27.03.2014

Rechtsfahrgebot: Warum muss man rechts fahren und was droht bei Nichtbefolgung des Rechtsfahrgebots?

In Deutschland herrscht das Rechtsfahrgebot. Dies bedeutet nun aber nicht, dass ein Fahrzeugführer am äußersten rechten Rand einer Fahrbahn fahren muss. Vielmehr ist es ratsam einen Abstand von einem Meter vom rechten Fahrbahnrand einzuhalten. Doch warum muss man eigentlich rechts fahren und was droht einem Fahrzeugführer, der sich nicht an das Rechtsfahrgebot hält?

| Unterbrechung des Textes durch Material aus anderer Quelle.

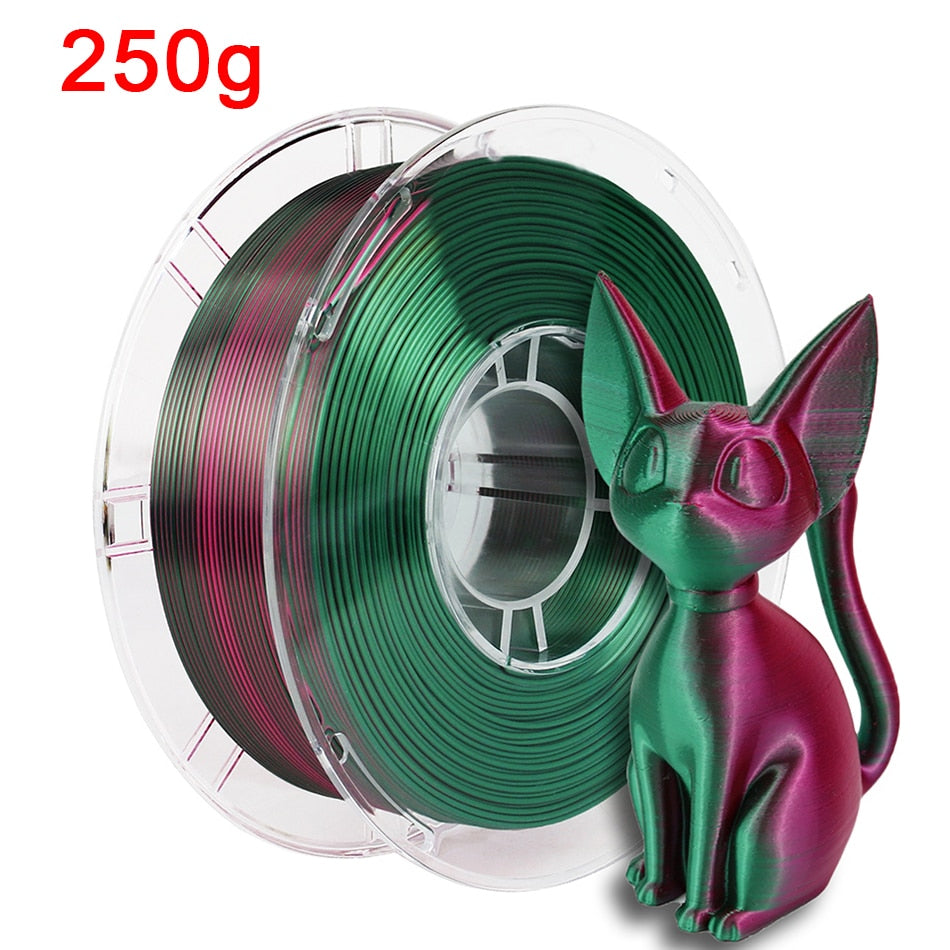 PLA silk bicolore 250g 1.75mm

Warum muss man rechts fahren?

Geschichtlich hat das Rechtsfahrgebot seinen Ursprung bei Napoleon Bonaparte. Dieser hatte in den besetzten Gebieten das Rechtsfahrgebot eingeführt und somit zu seiner Verbreitung in Europa beigetragen. Heutzutage ist das Rechtsfahrgebot in Deutschland in § 2 Abs. 2 StVO geregelt. Nach dieser Vorschrift muss möglichst weit rechts gefahren werden. Von diesem gesetzlich geregelten Gebot kann jedoch unter bestimmten Voraussetzungen abgewichen werden.

  • Weist eine Fahrbahn mehrere Fahrstreifen für eine Richtung aus, so darf vom Rechtsfahrgebot abgewichen werden, wenn dies die Verkehrsdichte erfordert (§ 7 Abs. 1 StVO)
  • Innerhalb von geschlossenen Ortschaften dürfen Fahrzeuge mit einem Gesamtgewicht von 3,5 t von mehreren verfügbaren Fahrstreifen für eine Richtung eine beliebige auswählen. Das Rechtsfahrgebot gilt dann nicht. Dies gilt selbst dann, wenn die Verkehrsdichte ein Abweichen vom Rechtsfahrgebot nicht erfordert. Diese Ausnahme gilt jedoch nicht für Autobahnen, die sich innerhalb einer geschlossenen Ortschaft befinden (§ 7 Abs. 3 StVO).
  • Bei drei vorhandenen Fahrsteifen auf einer außerhalb einer geschlossenen Ortschaft befindlichen Fahrbahn darf auch die Mittelspur durchgängig benutzt werden, wenn zumindest „hin und wieder“ ein Fahrzeug auf der rechten Spur fährt (§ 7 Abs. 3c StVO).

Was droht bei Nichtbefolgung des Rechtsfahrgebots?

Wer das Rechtsfahrgebot auf Autobahnen oder auf Straßen mit mehreren Fahrspuren außerhalb einer Ortschaft nicht beachtet und dadurch einen anderen Verkehrsteilnehmer behindert, riskiert laut Bußgeldkatalog eine Geldbuße von 80 € sowie einen Punkt.